Wrong way on human rights
Human rights groups are appropriately appalled by the breadth of a U.S. Supreme Court decision this week that would make it exceedingly difficult for some victims of human rights abuses committed in other countries to win redress in U.S. courts.
Led by Chief Justice John G. Roberts Jr., a self-proclaimed foe of judicial activism, the court reined in the use of a 1789 law known as the Alien Tort Statute, which gives federal courts jurisdiction over “any civil action by an alien for a tort committed in violation of the law of nations or a treaty of the United States.” Although the statute was inspired by concerns about attacks on ambassadors and piracy on the high seas in the 18th century, its expansive language has been used in recent years to justify lawsuits in U.S. courts by victims of torture abroad.
Among those who sought to benefit from the law were a group of Nigerian plaintiffs who argued that, in the 1990s, Royal Dutch Petroleum Co. “aided and abetted” a brutal government crackdown on opponents of oil drilling that included beatings, rapes and murders. According to the plaintiffs, who now live in the U.S., company officials provided food, money and transportation to Nigerian armed forces and let company property be used as a staging ground for attacks.
The court ruled 9 to 0 that the suit couldn’t go forward, with even the more liberal justices concluding that there wasn’t a sufficient connection between the United States and either the company or the alleged abuses. That alone would have been a disappointment for human rights advocates, who want to continue to use the law to bring to justice torturers and abusers abroad. But Roberts’ majority opinion went beyond that, establishing a strong “presumption against extraterritorial application” of the statute, even in cases in which the defendants have a significant connection to this country.

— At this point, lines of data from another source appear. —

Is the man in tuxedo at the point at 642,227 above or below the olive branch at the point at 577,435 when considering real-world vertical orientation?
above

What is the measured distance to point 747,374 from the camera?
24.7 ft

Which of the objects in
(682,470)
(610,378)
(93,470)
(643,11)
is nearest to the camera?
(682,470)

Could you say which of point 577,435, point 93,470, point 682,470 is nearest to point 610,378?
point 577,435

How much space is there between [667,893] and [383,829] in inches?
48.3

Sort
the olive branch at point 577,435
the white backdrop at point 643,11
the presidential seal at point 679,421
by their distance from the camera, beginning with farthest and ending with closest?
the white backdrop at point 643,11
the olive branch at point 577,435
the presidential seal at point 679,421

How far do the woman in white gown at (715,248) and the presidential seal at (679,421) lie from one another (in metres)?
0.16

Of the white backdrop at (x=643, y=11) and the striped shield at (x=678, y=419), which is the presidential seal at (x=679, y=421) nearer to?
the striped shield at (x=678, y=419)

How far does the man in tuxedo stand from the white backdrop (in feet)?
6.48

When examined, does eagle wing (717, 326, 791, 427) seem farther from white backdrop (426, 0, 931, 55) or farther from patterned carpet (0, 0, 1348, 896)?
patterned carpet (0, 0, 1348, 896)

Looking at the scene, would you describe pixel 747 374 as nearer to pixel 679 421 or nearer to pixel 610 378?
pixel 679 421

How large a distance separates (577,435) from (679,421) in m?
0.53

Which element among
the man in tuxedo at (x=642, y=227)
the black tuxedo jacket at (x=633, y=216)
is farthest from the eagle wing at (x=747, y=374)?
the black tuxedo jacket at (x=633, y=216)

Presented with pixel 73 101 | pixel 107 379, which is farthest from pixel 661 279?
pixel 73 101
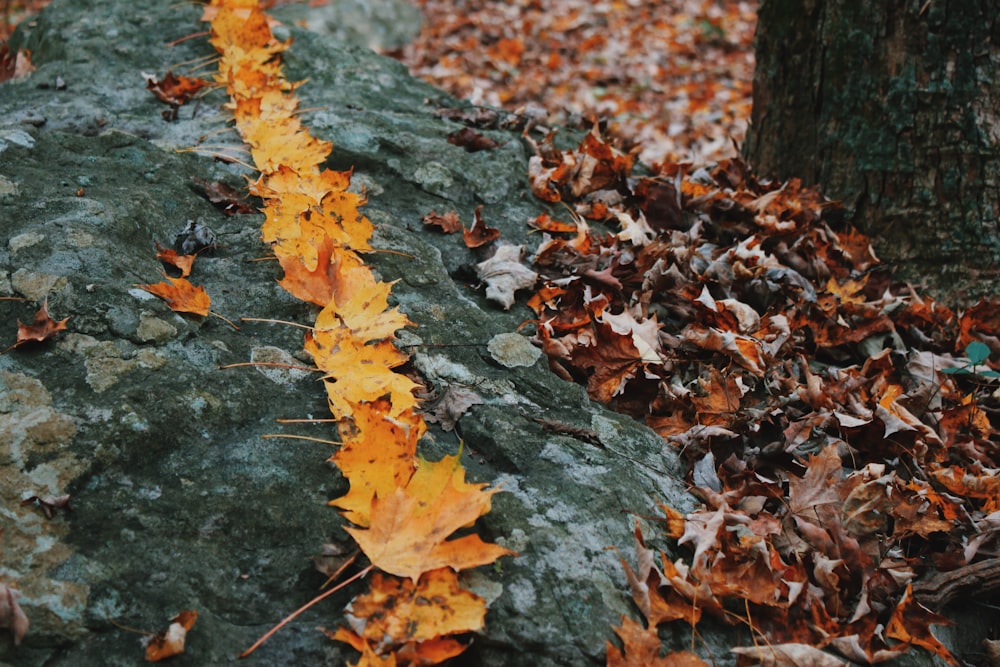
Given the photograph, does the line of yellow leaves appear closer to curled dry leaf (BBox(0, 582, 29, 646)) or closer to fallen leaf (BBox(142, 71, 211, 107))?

Quoting an earlier decision, Roberts argued that refusing to extend the law to cover conduct overseas “serves to protect against unintended clashes between our laws and those of other nations which could result in international discord.” But, as Justice Stephen G. Breyer pointed out in a concurring opinion, there are ways to minimize diplomatic friction without barring such lawsuits from U.S. courts altogether.

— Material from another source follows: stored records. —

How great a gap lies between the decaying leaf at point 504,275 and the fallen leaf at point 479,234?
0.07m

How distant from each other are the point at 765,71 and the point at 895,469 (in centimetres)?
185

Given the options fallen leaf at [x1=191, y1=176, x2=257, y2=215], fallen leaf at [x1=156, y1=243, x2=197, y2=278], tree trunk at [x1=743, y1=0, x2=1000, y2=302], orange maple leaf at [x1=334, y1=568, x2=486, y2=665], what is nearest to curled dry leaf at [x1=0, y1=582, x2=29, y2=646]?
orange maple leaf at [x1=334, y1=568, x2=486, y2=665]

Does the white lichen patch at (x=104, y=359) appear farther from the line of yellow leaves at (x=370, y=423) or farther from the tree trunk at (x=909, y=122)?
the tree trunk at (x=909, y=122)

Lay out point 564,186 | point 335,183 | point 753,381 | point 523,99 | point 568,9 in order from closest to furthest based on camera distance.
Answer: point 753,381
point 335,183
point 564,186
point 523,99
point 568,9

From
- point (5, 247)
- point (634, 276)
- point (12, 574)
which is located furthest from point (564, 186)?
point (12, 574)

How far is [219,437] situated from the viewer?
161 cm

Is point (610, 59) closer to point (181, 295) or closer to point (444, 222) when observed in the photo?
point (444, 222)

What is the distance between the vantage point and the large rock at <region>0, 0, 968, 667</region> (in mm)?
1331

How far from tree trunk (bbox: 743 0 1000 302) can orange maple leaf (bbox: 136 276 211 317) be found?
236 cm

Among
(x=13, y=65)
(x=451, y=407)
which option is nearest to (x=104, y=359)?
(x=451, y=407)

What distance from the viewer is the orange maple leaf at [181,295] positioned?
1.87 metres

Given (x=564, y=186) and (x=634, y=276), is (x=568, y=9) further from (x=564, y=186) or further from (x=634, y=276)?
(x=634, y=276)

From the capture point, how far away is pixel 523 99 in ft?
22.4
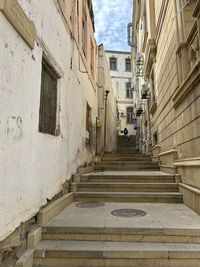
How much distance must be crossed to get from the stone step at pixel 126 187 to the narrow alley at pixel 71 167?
0.08 feet

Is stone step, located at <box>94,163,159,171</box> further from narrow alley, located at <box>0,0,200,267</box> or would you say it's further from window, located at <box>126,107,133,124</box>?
window, located at <box>126,107,133,124</box>

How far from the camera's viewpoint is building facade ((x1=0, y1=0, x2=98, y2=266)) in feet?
8.66

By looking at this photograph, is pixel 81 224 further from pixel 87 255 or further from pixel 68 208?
pixel 68 208

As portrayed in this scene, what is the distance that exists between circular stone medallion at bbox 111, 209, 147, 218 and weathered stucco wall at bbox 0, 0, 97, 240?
1246 mm

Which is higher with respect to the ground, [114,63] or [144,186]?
[114,63]

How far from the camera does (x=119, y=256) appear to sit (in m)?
3.04

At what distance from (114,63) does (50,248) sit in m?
28.5

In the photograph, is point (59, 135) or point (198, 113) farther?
point (59, 135)

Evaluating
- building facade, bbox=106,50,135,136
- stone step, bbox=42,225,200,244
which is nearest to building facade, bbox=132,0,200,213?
stone step, bbox=42,225,200,244

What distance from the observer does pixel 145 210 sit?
4.60 metres

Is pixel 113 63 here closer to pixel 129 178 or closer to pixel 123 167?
pixel 123 167

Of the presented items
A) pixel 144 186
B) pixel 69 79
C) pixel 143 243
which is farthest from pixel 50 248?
pixel 69 79

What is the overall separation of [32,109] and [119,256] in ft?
7.60

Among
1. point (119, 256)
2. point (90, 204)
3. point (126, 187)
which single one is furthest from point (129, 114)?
point (119, 256)
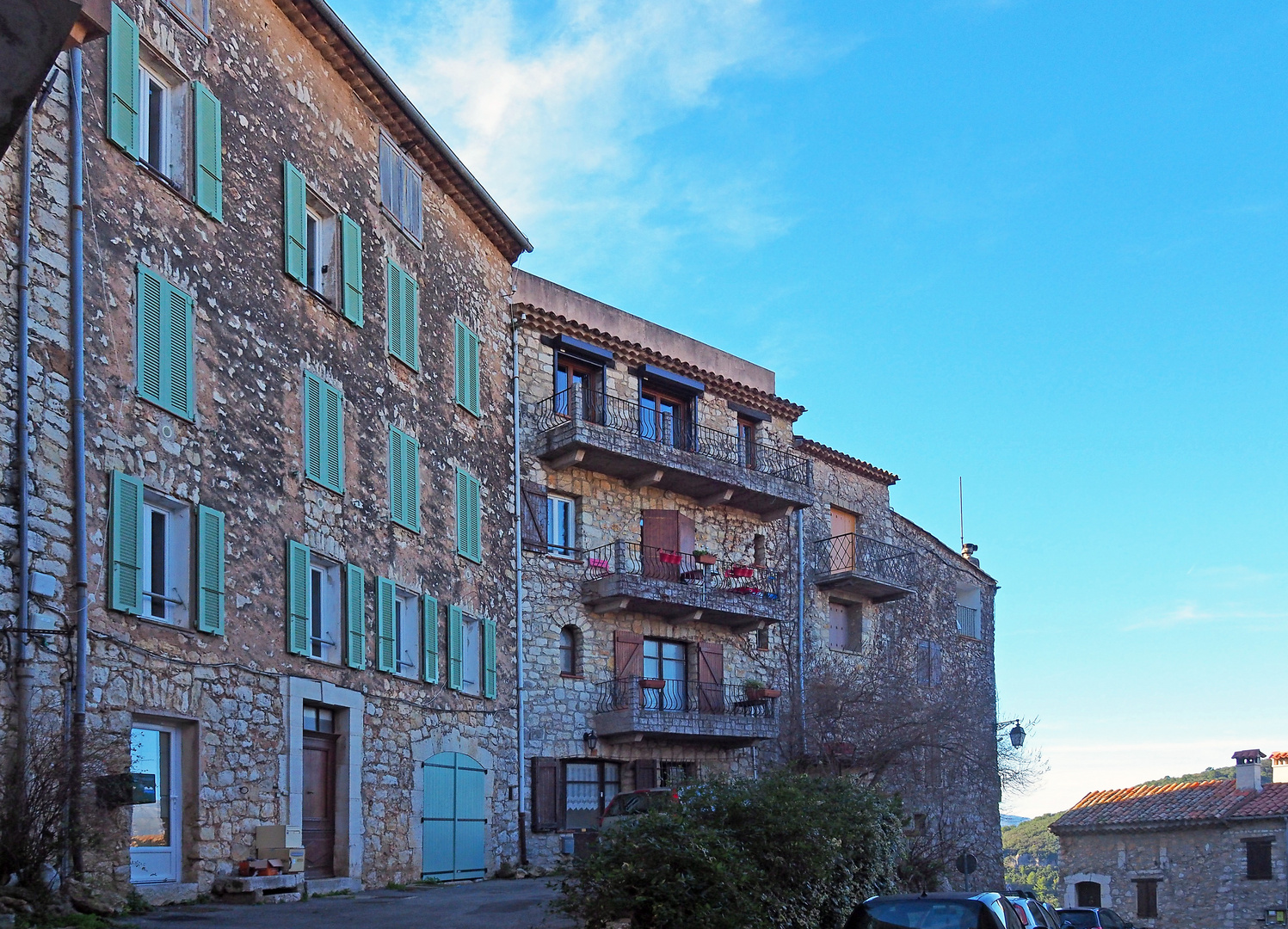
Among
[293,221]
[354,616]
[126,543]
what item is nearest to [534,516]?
[354,616]

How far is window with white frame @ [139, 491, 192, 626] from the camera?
15.0 meters

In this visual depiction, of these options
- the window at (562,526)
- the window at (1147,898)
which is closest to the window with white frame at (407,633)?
the window at (562,526)

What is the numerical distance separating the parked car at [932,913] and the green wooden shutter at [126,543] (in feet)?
26.2

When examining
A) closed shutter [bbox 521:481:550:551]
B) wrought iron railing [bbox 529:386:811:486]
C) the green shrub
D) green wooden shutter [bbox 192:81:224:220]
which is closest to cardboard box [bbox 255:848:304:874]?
the green shrub

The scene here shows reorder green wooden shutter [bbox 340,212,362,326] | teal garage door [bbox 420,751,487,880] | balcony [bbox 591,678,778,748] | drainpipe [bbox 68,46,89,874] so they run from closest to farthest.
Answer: drainpipe [bbox 68,46,89,874] < green wooden shutter [bbox 340,212,362,326] < teal garage door [bbox 420,751,487,880] < balcony [bbox 591,678,778,748]

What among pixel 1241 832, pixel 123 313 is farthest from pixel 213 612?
pixel 1241 832

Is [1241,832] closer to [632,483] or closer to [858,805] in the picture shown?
[632,483]

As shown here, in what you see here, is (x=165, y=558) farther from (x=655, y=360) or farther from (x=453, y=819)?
(x=655, y=360)

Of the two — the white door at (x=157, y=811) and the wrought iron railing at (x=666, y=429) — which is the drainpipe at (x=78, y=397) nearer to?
the white door at (x=157, y=811)

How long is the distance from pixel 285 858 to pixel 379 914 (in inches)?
81.4

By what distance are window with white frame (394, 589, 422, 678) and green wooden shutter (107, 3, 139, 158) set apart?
8.02m

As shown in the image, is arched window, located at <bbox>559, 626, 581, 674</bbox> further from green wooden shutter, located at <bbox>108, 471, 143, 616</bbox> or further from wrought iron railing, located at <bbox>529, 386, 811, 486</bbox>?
green wooden shutter, located at <bbox>108, 471, 143, 616</bbox>

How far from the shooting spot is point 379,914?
14.9 m

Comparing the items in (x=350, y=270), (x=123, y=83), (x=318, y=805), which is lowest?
(x=318, y=805)
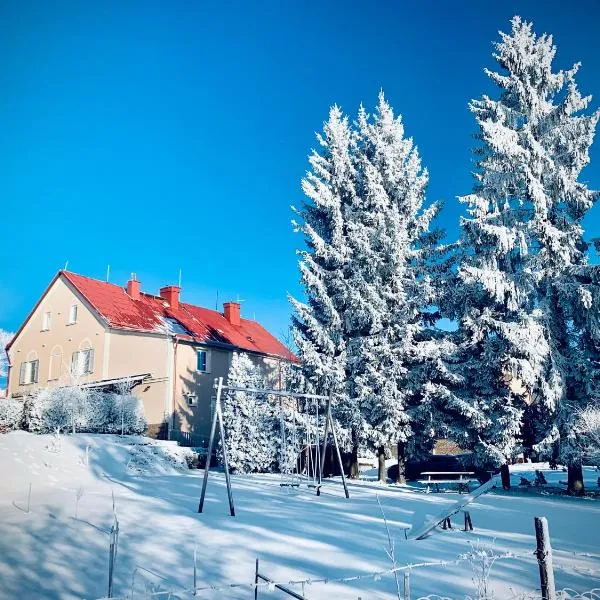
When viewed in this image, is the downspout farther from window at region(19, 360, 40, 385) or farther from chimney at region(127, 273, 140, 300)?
window at region(19, 360, 40, 385)

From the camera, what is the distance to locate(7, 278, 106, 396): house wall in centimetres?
2927

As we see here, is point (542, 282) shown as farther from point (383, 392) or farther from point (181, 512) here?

Joined by three other justices, Breyer offered a more flexible approach for application of the Alien Tort Statute. He suggested it should be used in cases where the violation of rights took place on U.S. soil, the defendant was a U.S. national or when “the defendant’s conduct substantially and adversely affects an important American national interest, and that includes a distinct interest in preventing the United States from becoming a safe harbor … for a torturer or other common enemy of mankind.”
That approach would be more faithful to American values than the cramped one the majority adopted.